__Objectives__.
1: Name every person mentioned in the WGNY radio history text.
2: Extend the WGNY radio history text, starting after its final sentence.

__Reading text__.
------------------------------------------------------------

WGNY (1220 AM) is a radio station broadcasting an oldies format. Licensed to Newburgh, New York, the station serves the Newburgh-Middletown area and is currently owned by Sunrise Broadcasting Corporation.

Early history

WGNY signed on as the Hudson Valley's first radio station on February 25, 1933, owned by wealthy real estate developer Robert Wilson Goelet. Goelet built his estate, Glenmere mansion, in the town of Chester, New York in 1911; in 1932, he decided to create a radio station that would broadcast from its grounds. (Goelet wanted the call letters WCNY, for "Chester, New York", but as they were already taken, he settled for WGNY.)

In 1937, WGNY moved its operations to 161 Broadway in Newburgh; the following year, Goelet sold out to Merritt C. Speidel and the WGNY Broadcasting Company. Originally at 100 watts, WGNY upped its power to 250 watts in 1940 (and eventually 10,000 watts in the 1970s). Billing itself as "The Only Radio Station Between Albany and New York City", WGNY would have Orange County, New York to itself until Middletown's WALL signed on in 1942. (During the 1940s and 50s WGNY would have satellite studios in Middletown and Poughkeepsie.)

In 1952, WGNY switched news affiliations from the United Press to the AP, while Speidel retired and was replaced as president by George W. Bingham. In 1953, a third station in Orange County signed on -- WDLC in Port Jervis, New York—but WGNY's listening dominance in the county was near-total, capturing over half the audience as late as the mid-1950s.

------------------------------------------------------------

__Raw data__.
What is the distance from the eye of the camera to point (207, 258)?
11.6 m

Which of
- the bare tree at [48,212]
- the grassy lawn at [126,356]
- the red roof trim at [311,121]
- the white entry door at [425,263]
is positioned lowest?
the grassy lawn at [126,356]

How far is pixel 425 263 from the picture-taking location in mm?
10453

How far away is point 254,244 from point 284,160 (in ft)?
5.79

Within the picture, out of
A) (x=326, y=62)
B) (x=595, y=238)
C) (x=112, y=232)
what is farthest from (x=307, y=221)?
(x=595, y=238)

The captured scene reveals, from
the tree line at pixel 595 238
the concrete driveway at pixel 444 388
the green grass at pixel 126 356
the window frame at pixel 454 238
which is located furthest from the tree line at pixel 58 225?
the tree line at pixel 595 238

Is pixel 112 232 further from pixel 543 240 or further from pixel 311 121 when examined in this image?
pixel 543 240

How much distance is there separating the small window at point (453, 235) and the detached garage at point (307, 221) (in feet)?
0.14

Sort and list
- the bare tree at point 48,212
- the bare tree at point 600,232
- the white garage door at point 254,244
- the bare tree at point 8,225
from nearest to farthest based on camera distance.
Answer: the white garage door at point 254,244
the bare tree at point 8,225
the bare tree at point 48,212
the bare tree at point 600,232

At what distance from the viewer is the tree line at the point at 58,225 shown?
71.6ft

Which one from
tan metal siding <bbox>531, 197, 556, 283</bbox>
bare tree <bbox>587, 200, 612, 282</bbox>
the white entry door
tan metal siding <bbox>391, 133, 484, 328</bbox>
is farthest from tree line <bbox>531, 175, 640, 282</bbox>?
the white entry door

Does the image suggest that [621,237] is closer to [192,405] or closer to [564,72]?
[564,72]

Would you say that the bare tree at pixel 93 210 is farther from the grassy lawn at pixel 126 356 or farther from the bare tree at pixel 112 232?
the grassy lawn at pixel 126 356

------------------------------------------------------------

__Outputs in order__.
1: Robert Wilson Goelet, Merritt C. Speidel, George W. Bingham

2:
More changes came in 1958, when WGNY Broadcasting sold out to Orange County Broadcasting, Inc., and studios were moved to Little Britain Road in New Windsor, New York, where they remain to this day.

WGNY-FM
In the fall of 1966, FM radio came to Orange County, with WFMN ("FM Newburgh") reaching the air on October 29, followed by Middletown's WALL-FM on November 11. WFMN, owned by brothers Wilbur and Donald Nelson, broadcast at 103.1 MHz and moved into 104 Broadway in Newburgh—just down the street from the old WGNY studios. WFMN and WGNY remained competitors until 1974, when WGNY bought out Stereo Newburgh, Inc. (who had bought WFMN the previous year). WFMN changed its calls to WGNY-FM in 1985, then to WJGK in 2010. Starting in February 2011, a new WGNY-FM in Rosendale, New York began duplicating WGNY's AM signal on 98.9 MHz; meanwhile, translator W231BP in Chester (WGNY's original location) began carrying WJGK's programming at 94.1 FM.

1960s and onward
In 1968, Hudson Horizons (Kenneth Cowan, president) acquired WGNY; the following year, the station's lock on Orange County was loosened more with the signing-on of WTBQ in Warwick, New York.

In the 1990s, WGNY sought a new transmitter site and a change to 1200 kHz; the FCC turned down the frequency change, and the Town of New Windsor nixed the new site.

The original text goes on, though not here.